▶ [本文]
いいんちょさんのありゃあブログ

85年生まれ、おうし座。今考えてることと、好きなこと、嫌いなことについて

存在しない男女関係と、存在する男女非関係

p_shirokumaさんの興味深い記事。

まっとうな男女交際って、それなりに修練しないと無理じゃね? - シロクマの屑籠

「高校生にとっての恋愛は選択科目で、大学生にとっての恋愛は必修科目」。

どこかでこんな俗説を聞いた憶えがある。高校生のうちは恋愛できるヤツと恋愛できないヤツもしくは興味ないヤツというのに別れてもよいが、大学生にもなったら恋愛はマストだぜ、という程度の意味合いだったと思うが、実情がそれに追いついていない者にとっては無意味に苦しめられる格言(?)だ。

この問題、「必須科目・義務教育的に「男女交際を義務付ける」なんてことは出来そうにない」のはなぜかということは、やはり「「修練のために、とりあえず付き合う」とか「教育機関が推奨する男女交際」とかいうのも間違っている」という結論以上に妥当なものは見あたらないのだけれど、それでも欲望の観点から一つの解を出しておきたい。


ここで問いたいのは、箸を使うことと恋愛をすること、根本的には両者の何が違うのだろうか、ということ。


頭の中にはいろいろと考えが浮かぶがつきつめればそれは、幻想の有無だろう。
恋愛それ自体と恋愛対象に対して、未だ恋愛(片思いは除く)をしたことがない人間が幻想を見出すのが想像に難くないのに対して、箸それ自体と箸を使うことに対して、未だ箸を使えない人が幻想を見出すことは、あまり想像できない。あらかじめそこに幻想がないからこそ、実際に箸が使えるようになったとしても、そこに使える前の現実と使えるようになった後の現実の落差(幻滅)がないのだ。


だが、p_shirokumaさんの言うところの「まっとうな男女交際」というのも、おそらくラカンならば「存在しない」と退けるだろう。もちろん身体レベルでの交接が存在するということは誰の目にも明かだろうが、互いが互いに相手越しに見る幻想の間には、決して男女関係は存在できない。


今、各所方面で密かに話題になっているジジェクさんからの引用。

二、三年前、イギリスのTVでビールの面白いCMが放映された。それはメルヘンによくある出会いから始まる。小川のほとりを歩いている少女がカエルを見て、そっと膝にのせ、キスをする。するともちろん醜いカエルはハンサムな若者に変身する。しかし、それで物語が終わったわけではない。若者は空腹を訴えるような眼差しで少女を見て、少女を引き寄せ、キスする。すると少女は瓶ビールに変わり、若者は誇らしげにその瓶を掲げる。女性からすれば(キスで表現された)彼女の愛情がカエルをハンサムな男、つまりじゅうぶんにファロス的な存在に変える。男からすると、彼は女性を部分対象、つまり自分の欲望の原因に還元してしまう。この非対象ゆえに、性関係は存在しないのである。女とカエルか、男とビールか、そのどちらかなのである。


スラヴォイ・ジジェクラカンはこう読め!』*199―100p


このジジェクの提出する例え話はすっごくわかりやすいようでいて、実はすっごくわかりにくい。

ラベル付けコレクションの項目
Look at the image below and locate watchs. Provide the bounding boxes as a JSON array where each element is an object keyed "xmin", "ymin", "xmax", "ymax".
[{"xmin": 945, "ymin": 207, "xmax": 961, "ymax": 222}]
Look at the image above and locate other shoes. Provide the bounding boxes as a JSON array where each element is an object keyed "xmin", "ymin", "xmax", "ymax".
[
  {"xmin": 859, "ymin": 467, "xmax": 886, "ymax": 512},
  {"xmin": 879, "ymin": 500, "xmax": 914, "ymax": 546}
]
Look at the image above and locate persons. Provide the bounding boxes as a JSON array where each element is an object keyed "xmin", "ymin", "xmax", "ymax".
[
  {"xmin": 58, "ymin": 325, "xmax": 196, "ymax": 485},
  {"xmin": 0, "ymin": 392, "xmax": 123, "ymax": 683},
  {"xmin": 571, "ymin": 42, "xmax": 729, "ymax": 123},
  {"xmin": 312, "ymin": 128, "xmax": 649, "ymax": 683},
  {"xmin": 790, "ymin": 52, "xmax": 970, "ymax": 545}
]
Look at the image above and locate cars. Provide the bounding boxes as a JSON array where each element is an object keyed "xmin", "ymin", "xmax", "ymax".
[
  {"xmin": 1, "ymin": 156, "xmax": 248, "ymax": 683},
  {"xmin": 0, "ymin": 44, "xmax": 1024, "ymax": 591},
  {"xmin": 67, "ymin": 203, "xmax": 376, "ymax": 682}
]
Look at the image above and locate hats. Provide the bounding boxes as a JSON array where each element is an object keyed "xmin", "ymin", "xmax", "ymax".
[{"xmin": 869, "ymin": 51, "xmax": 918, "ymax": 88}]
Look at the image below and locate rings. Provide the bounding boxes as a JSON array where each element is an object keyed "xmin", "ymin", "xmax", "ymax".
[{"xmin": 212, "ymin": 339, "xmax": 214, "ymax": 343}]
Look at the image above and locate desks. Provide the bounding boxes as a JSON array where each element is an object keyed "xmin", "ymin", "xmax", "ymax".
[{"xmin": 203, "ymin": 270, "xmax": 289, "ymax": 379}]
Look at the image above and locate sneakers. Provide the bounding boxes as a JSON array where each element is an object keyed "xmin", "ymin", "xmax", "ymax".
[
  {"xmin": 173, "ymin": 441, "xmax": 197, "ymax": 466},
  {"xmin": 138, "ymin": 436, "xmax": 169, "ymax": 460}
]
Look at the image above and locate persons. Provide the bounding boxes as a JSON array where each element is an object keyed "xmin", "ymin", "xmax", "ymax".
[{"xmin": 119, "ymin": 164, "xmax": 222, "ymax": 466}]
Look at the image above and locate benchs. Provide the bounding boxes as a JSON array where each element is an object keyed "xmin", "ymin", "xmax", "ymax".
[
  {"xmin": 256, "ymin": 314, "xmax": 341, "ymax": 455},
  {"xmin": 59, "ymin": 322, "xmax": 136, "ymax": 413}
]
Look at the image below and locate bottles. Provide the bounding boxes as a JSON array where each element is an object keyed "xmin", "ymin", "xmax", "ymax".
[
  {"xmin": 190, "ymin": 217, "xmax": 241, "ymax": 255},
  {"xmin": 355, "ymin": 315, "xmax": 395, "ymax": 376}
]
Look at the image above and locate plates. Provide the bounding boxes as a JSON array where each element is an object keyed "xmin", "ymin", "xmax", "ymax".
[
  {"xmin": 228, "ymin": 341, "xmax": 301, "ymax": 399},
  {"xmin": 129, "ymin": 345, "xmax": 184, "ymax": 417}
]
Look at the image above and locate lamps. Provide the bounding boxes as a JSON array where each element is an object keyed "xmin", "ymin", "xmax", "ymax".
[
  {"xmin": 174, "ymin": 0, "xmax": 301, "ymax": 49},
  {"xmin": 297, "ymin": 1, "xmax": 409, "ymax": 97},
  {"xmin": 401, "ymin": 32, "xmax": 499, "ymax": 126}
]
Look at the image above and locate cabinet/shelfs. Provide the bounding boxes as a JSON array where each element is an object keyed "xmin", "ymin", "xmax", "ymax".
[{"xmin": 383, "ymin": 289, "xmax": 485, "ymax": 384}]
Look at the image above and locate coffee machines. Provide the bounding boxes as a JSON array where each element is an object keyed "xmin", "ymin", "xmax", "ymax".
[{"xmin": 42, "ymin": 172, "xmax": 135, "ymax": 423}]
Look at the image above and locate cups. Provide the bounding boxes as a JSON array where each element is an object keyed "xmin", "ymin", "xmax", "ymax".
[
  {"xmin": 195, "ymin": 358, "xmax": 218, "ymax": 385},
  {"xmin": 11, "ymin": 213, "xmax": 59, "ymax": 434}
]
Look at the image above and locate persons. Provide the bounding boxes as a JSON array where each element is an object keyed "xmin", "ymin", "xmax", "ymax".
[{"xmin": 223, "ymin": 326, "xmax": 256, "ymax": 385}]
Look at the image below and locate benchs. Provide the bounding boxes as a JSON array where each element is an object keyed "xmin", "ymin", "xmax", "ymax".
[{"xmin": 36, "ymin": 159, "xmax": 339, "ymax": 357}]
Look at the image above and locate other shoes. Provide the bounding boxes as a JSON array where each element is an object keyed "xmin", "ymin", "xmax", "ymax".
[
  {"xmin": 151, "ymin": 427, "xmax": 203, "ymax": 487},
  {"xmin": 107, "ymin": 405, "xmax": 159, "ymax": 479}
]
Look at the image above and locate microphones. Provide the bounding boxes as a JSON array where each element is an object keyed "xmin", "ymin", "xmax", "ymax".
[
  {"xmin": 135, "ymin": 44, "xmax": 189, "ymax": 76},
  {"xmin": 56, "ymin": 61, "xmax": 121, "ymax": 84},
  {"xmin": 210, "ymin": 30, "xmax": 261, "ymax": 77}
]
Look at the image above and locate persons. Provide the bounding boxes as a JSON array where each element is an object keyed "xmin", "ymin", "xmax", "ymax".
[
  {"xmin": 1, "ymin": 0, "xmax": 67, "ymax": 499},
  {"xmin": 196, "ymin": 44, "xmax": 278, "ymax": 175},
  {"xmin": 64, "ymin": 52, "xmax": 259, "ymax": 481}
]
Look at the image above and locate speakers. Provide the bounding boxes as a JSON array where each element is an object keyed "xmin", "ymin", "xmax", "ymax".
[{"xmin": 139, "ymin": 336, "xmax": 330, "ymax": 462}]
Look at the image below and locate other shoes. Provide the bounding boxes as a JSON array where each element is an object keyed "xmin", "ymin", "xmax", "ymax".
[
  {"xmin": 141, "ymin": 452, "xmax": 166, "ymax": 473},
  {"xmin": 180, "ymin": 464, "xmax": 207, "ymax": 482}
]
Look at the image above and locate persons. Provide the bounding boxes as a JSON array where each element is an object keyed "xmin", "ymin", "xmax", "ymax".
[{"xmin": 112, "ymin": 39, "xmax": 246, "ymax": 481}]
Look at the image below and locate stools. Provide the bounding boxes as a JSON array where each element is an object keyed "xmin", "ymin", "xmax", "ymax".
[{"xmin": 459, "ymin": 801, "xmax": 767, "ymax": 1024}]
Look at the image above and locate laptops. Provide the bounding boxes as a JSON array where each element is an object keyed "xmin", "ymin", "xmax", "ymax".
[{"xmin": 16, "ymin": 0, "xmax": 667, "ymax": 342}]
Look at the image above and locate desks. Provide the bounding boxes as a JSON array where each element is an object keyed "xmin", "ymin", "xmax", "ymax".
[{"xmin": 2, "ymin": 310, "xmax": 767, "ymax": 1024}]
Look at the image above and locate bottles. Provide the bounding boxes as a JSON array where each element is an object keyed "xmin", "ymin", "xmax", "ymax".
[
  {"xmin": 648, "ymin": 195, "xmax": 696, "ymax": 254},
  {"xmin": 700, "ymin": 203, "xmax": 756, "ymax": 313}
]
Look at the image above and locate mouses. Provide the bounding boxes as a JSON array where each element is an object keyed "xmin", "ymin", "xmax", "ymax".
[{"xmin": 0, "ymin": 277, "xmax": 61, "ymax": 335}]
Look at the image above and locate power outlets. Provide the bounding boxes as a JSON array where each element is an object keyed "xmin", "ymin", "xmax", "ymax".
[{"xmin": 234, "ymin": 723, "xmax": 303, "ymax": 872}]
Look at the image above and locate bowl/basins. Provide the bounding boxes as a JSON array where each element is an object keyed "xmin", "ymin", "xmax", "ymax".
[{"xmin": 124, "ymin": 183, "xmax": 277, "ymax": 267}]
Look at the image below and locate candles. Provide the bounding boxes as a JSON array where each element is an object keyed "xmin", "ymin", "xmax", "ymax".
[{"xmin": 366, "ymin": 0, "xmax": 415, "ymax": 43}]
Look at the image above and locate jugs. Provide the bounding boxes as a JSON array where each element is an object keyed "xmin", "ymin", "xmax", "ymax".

▶ [指示文] 本文の「ここで問いたいのは、箸を使う」から「か、そのどちらかなのである。」までを両端も含めて書き出し、その際「イギリス」を「フランス」に入れ替えること。

▶ [解答]
ここで問いたいのは、箸を使うことと恋愛をすること、根本的には両者の何が違うのだろうか、ということ。


頭の中にはいろいろと考えが浮かぶがつきつめればそれは、幻想の有無だろう。
恋愛それ自体と恋愛対象に対して、未だ恋愛(片思いは除く)をしたことがない人間が幻想を見出すのが想像に難くないのに対して、箸それ自体と箸を使うことに対して、未だ箸を使えない人が幻想を見出すことは、あまり想像できない。あらかじめそこに幻想がないからこそ、実際に箸が使えるようになったとしても、そこに使える前の現実と使えるようになった後の現実の落差(幻滅)がないのだ。


だが、p_shirokumaさんの言うところの「まっとうな男女交際」というのも、おそらくラカンならば「存在しない」と退けるだろう。もちろん身体レベルでの交接が存在するということは誰の目にも明かだろうが、互いが互いに相手越しに見る幻想の間には、決して男女関係は存在できない。


今、各所方面で密かに話題になっているジジェクさんからの引用。

二、三年前、フランスのTVでビールの面白いCMが放映された。それはメルヘンによくある出会いから始まる。小川のほとりを歩いている少女がカエルを見て、そっと膝にのせ、キスをする。するともちろん醜いカエルはハンサムな若者に変身する。しかし、それで物語が終わったわけではない。若者は空腹を訴えるような眼差しで少女を見て、少女を引き寄せ、キスする。すると少女は瓶ビールに変わり、若者は誇らしげにその瓶を掲げる。女性からすれば(キスで表現された)彼女の愛情がカエルをハンサムな男、つまりじゅうぶんにファロス的な存在に変える。男からすると、彼は女性を部分対象、つまり自分の欲望の原因に還元してしまう。この非対象ゆえに、性関係は存在しないのである。女とカエルか、男とビールか、そのどちらかなのである。